_WORK TO COMPLETE_:
The entries below should be quoted exactly, with no pictures carried over.

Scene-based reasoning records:
>> START

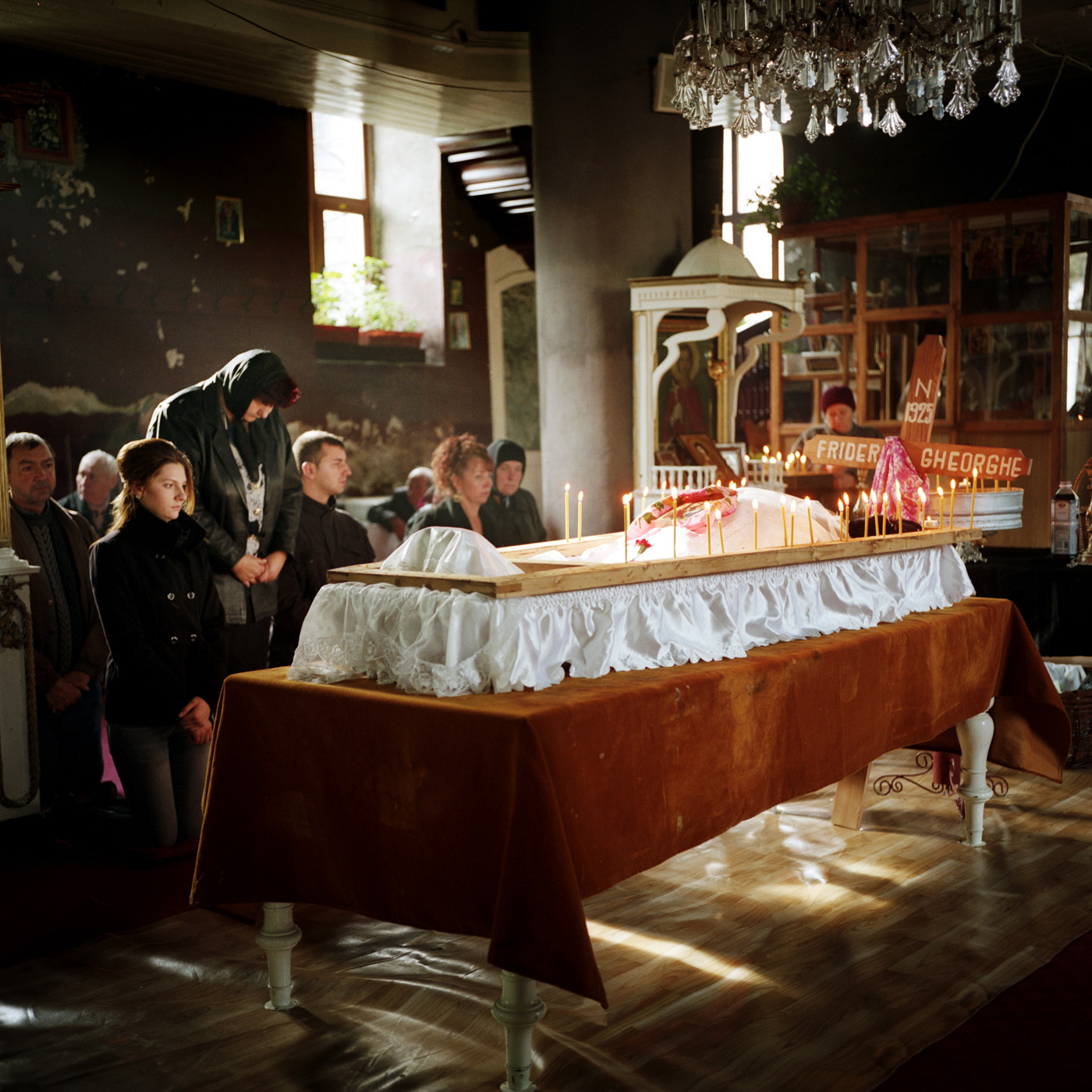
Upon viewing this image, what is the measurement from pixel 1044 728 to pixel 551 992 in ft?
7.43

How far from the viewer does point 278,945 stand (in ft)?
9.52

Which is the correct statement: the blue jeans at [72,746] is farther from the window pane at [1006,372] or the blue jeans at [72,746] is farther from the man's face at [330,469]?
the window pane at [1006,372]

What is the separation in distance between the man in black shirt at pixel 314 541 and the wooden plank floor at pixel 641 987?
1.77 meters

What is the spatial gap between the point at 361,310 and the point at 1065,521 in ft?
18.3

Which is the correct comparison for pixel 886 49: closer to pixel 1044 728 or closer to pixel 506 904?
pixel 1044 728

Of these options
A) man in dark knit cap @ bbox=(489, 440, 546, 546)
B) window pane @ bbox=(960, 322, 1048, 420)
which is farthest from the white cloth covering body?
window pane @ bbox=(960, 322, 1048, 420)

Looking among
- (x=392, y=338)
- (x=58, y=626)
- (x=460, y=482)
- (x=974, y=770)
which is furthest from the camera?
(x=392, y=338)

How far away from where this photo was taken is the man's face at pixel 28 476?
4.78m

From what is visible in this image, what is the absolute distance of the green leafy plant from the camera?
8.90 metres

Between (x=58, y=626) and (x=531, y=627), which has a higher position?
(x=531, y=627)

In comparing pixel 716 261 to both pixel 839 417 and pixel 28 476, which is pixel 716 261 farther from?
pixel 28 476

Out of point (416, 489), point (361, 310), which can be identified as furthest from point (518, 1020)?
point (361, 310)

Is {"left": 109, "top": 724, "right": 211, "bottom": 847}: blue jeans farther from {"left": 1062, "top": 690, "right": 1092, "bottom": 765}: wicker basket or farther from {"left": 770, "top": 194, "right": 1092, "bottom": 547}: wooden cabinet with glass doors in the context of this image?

>> END

_SOLUTION FOR THIS TASK_:
Upon viewing this image, what is the measurement from pixel 1044 728 to pixel 551 992 in ft?
7.43

How far from the viewer does point 278,945 stand (in ft)?
9.52

Which is the correct statement: the blue jeans at [72,746] is farther from the window pane at [1006,372] or the blue jeans at [72,746] is farther from the man's face at [330,469]?
the window pane at [1006,372]

What is the separation in distance between the man in black shirt at pixel 314 541 and the wooden plank floor at pixel 641 987?
1.77 meters

What is the spatial gap between the point at 361,310 and the point at 1065,521 in ft?
18.3

Which is the correct comparison for pixel 886 49: closer to pixel 1044 728 or closer to pixel 506 904?
pixel 1044 728

Of these options
A) man in dark knit cap @ bbox=(489, 440, 546, 546)
B) window pane @ bbox=(960, 322, 1048, 420)
which is farthest from the white cloth covering body?
window pane @ bbox=(960, 322, 1048, 420)

Looking among
- (x=392, y=338)
- (x=58, y=626)
- (x=460, y=482)
- (x=974, y=770)
which is furthest from the camera?
(x=392, y=338)

How far away from where this photo was taken is the man's face at pixel 28 476?
4.78m

From what is visible in this image, what is the absolute distance of the green leafy plant from the camera?
8.90 metres

Between (x=58, y=626) and (x=531, y=627), which has a higher position?
(x=531, y=627)

In comparing pixel 716 261 to both pixel 839 417 and pixel 28 476, which is pixel 716 261 farther from?
pixel 28 476

Out of point (416, 489), point (361, 310), which can be identified as furthest from point (518, 1020)?
point (361, 310)

Is {"left": 109, "top": 724, "right": 211, "bottom": 847}: blue jeans farther from {"left": 1062, "top": 690, "right": 1092, "bottom": 765}: wicker basket or farther from {"left": 770, "top": 194, "right": 1092, "bottom": 547}: wooden cabinet with glass doors in the context of this image?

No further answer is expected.